По словам Романова, качество прямолинейной, приземленной прозы Вакселя было одним из наиболее значимых достоинств книги: «Нельзя не пожалеть от души, что из массы наших превосходных охотников – практиков нашлись только два писателя: Аксаков и Ваксель» [Романов 1877: 48].
В 1856 году Фет опубликовал анонимную рецензию на руководство Вакселя [Фет 1856][98]. Он пишет:
Не у места утверждать здесь, что ружейная охота тоньше и изящнее, что она требует напряжения всех физических и нравственных способностей человека, что много травить будет тот, у кого хорошая псовая охота, но что много убьет дичи только истинный и вполне развитый охотник [Фет 1856: 57].
Фет видит в Вакселе одновременно учителя и товарища по этой высшей форме охоты и добавляет, что его руководство дышит «поэтической правдой», навеивая читателю множество приятных воспоминаний об охотничьих приключениях [Фет 1856: 57–59]. Охотники верят, утверждает Фет, цитируя Вакселя, что разум человека раскрывается в полной мере, когда он принимается изучать животное, что делает панегирик Вакселя, обращенный к Аксакову, – блистательную рецензию на аксаковские «Записки ружейного охотника», встроенную в «Карманную книжку», – особенно ценным утверждением зоотропной модальности:
Желающий с ними [птицами] познакомиться, может прочесть Записки Оренбургского Охотника С. А[ксако]ва; в них найдет он бесподобное описание всех существующих у нас пород птиц.
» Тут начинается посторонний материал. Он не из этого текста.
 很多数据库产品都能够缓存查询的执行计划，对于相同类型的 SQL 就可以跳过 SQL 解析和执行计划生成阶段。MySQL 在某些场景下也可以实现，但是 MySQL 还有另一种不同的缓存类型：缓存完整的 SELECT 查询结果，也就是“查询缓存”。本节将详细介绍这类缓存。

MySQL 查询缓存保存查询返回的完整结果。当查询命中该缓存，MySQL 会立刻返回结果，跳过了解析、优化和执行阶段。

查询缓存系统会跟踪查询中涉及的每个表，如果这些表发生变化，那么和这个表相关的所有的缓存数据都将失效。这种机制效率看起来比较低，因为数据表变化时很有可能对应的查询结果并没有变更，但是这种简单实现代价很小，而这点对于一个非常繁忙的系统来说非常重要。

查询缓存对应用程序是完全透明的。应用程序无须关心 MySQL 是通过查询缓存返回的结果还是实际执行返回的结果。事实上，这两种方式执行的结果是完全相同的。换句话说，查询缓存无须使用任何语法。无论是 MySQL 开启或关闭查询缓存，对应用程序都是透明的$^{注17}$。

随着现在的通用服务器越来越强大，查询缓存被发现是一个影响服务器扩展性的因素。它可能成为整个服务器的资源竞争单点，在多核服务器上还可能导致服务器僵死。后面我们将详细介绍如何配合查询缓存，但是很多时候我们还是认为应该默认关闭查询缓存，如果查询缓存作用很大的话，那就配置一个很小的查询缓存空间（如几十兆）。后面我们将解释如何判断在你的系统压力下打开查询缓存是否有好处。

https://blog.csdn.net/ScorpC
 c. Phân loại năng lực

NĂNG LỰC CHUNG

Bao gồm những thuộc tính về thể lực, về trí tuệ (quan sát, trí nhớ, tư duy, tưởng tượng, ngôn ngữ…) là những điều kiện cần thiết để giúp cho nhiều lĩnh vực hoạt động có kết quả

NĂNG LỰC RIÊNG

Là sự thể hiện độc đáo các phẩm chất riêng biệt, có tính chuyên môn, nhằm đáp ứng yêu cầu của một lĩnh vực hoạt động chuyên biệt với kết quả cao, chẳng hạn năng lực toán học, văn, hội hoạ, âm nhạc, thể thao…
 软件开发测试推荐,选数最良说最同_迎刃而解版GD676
Г. А[ксако]в до того искусно представил их портреты, так верно описал нравы и привычки, даже сумел показать, как некоторые из них летают, что, читая его книгу, не только видишь птицу, но слышишь ее полет; так бы, кажется, по ней и выстрелил. Один охотник пресерьезно уверял, что его легавая собака тянет и стоит над Записками Оренбургского Охотника [Ваксель 1856: 63][99].